Hiç tereddütsüz yüzbinlerce Romanın bugün için karışık
mahallelerde oturduğunu söyleyebiliriz. Ne var ki gelir düzeyi
düşük, zor şartlar altında yaşam mücadelesi veren; çiçekçilik,
müzisyenlik, ayakkabı boyacılığı, hurda ve atık toplayıcılığı
gibi alanlarda çalışan Romanlar için büyük Roman mahallelerinde
yaşamak adeta bir zorunluluktur. Roman mahallesi sadece Roman
kültürünü taşıyan insanların yaşadığı yer değil aynı
zamanda en yoksul Romanların dahi mahalle dayanışması içerisinde
hayata tutunabildiği bir alandır. Roman mahallesinde Romanlar
birbirleriyle ekmeğini, erzağını, evini barkını bahçesini
paylaşarak yaşamaktadırlar. Roman mahallesi bir yerde
çaresizlerin, umutsuzların sığınabileceği güvenli bir
sığınaktır. Roman mahallelerini dağıtmak, yoksulları,
çaresizleri bu güvenli sığınaktan yoksun bırakmak sadece
Romanlar değil tüm toplum için tehlike yaratabilecek bir süreci
başlatmak demektir.
Son
olarak maddeler halinde neden Roman mahallelerinin dağıtılmaması
gerektiğini anlatarak lafı toparlayalım. Roman mahalleleri
dağıtılmamalıdır, çünkü;
-Bin
yıllık bir süre içerisinde Romanlar kendi içlerinde, toplumun
diğer kesimlerinden ayrı yaşamaya zorlanmışlardır. Bu durum
Roman kültürü ve yaşam biçiminin toplumun diğer kesimlerinden
farklılaşmasına neden olmuştur. Hal böyleyken bir anda
Romanların diğer toplum kesimleriyle karışık mahallelerde
yaşamaya zorlanması Manisa Selendi, Afyon Şuhut ve 1970'lerde
Çanakkale Bayramiç'te yaşananlara benzer toplumsal gerilimlere
neden olabilir.
-Roman
mahalleleri dayanışma merkezleridir. Yoksul Romanlar bu
mahallelerde hiçbir gelirleri olmasa dahi komşuları dayanışma
içerisinde ayakta kalabilmektedirler. Bu mahalleler dağıtıldığında
ise yoksul Romanların tüm umutları ellerinden alınmış
olacaktır.
-Yoksul
Romanlar, Roman mahalleleri dağıtıldığında suç örgütleri
tarafından kullanılmaya çok daha müsait bir hale geleceklerdir.
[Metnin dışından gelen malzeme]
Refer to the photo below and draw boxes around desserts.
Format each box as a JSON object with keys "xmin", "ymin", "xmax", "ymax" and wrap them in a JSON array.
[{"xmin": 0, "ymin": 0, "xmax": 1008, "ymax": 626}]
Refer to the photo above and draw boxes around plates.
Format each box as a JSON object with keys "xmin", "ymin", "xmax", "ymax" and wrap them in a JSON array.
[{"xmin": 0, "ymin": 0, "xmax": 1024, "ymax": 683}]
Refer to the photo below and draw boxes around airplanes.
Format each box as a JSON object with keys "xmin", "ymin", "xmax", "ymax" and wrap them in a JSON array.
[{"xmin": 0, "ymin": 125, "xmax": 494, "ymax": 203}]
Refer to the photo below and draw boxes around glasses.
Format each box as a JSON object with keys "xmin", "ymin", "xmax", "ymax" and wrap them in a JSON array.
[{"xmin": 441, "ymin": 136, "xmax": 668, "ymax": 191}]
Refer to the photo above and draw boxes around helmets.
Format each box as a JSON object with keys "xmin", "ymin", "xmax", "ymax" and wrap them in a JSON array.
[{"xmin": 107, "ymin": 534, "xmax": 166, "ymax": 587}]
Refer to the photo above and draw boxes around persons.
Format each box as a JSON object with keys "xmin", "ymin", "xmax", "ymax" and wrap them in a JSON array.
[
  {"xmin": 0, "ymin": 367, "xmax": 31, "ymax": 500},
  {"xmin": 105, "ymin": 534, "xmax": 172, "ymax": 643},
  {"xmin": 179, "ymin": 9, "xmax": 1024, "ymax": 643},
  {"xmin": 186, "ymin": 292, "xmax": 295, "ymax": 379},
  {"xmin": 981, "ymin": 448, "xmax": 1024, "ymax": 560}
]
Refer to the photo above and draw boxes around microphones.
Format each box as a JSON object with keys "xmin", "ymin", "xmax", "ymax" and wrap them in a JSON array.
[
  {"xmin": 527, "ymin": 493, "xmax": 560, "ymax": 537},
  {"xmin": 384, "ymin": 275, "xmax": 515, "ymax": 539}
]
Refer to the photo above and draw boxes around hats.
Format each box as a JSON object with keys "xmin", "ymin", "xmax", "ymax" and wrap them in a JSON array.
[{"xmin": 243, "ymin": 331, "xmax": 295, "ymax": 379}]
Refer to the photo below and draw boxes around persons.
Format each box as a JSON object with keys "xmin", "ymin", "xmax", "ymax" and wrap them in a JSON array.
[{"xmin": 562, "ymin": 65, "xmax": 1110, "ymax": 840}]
Mahalledeki dayanışma ortamından yoksun kalan Romanlar, suç
örgütleri tarafından kolay av olarak görülecektir. Çaresizlik
içerisinde bunlara kapılan Romanlar üzerinden geçmişte belli
alanlarda toplanmış olan suç olgusu büyük şehirlerin hemen her
noktasına dağılacak, tamamen kontrol dışına çıkacaktır.
-Mahalleleri
dağıtılan Romanlar gittikleri yerlerde iş olanaklarını
kaybetmekte, geçim olanaklarının ortadan kalkması ise ailelerin
dağılmasına neden olmaktadır. Dağılan ailelerin çocukları ise
madde bağımlılığına çok daha açık olmaktadır. Anaları
babaları başlarında olmayan bu gençler gelecekte sokaklarda bir
tehdit kaynağı haline gelecekler, tinerci çeteleri
oluşturacaklardır.
Tüm
bu sorunların yaşanması engellenebilir. Roman mahallelerinin
dağıtılması yerine, yerinde kentsel dönüşüm yapılırsa
hiçbir sorun kalmayacaktır. Mahallelerde bulunan eski evler mahalle
sakinlerinin istek ve ihtiyaçları doğrultusunda tamir edilerek
Roman mahallelerinde çevre düzenlemesi yapılabilir. Yerinden
yurdundan edilmeyen Romanların arasından zamanla daha fazla
eğitimli ve gelir düzeyi yüksek insanlar yetişecektir. Zamanla
Romanlarla toplumun diğer kesimleri arasındaki uzaklık daha da
azalacaktır. Diğer taraftan yerinde kentsel dönüşüm değil de
Roman mahallelerinin dağıtılması yoluna gidilirse Romanlar
giderek daha fazla yoksullaşacak, toplumun geneliyle Romanların
yabancılığı daha da artacaktır.
Yetkililerimizin
2 milyonun üzerinde bir nüfusa sahip olan Türkiye Romanlarını
doğrudan ilgilendiren kentsel dönüşüm projelerini tasarlarken,
bu yazıda aktarılanları değerlendireceklerini umuyoruz. Ortada
henüz büyük bir sorun yokken doğru politikalarla son derece
başarılı sonuçlar alınabilir. Aksi halde hiç kimsenin
istemeyeceği korkunç sonuçlar ortaya çıkacak, bugün yapılan
hataların bedelini gelecek kuşaklar ödeyecektir.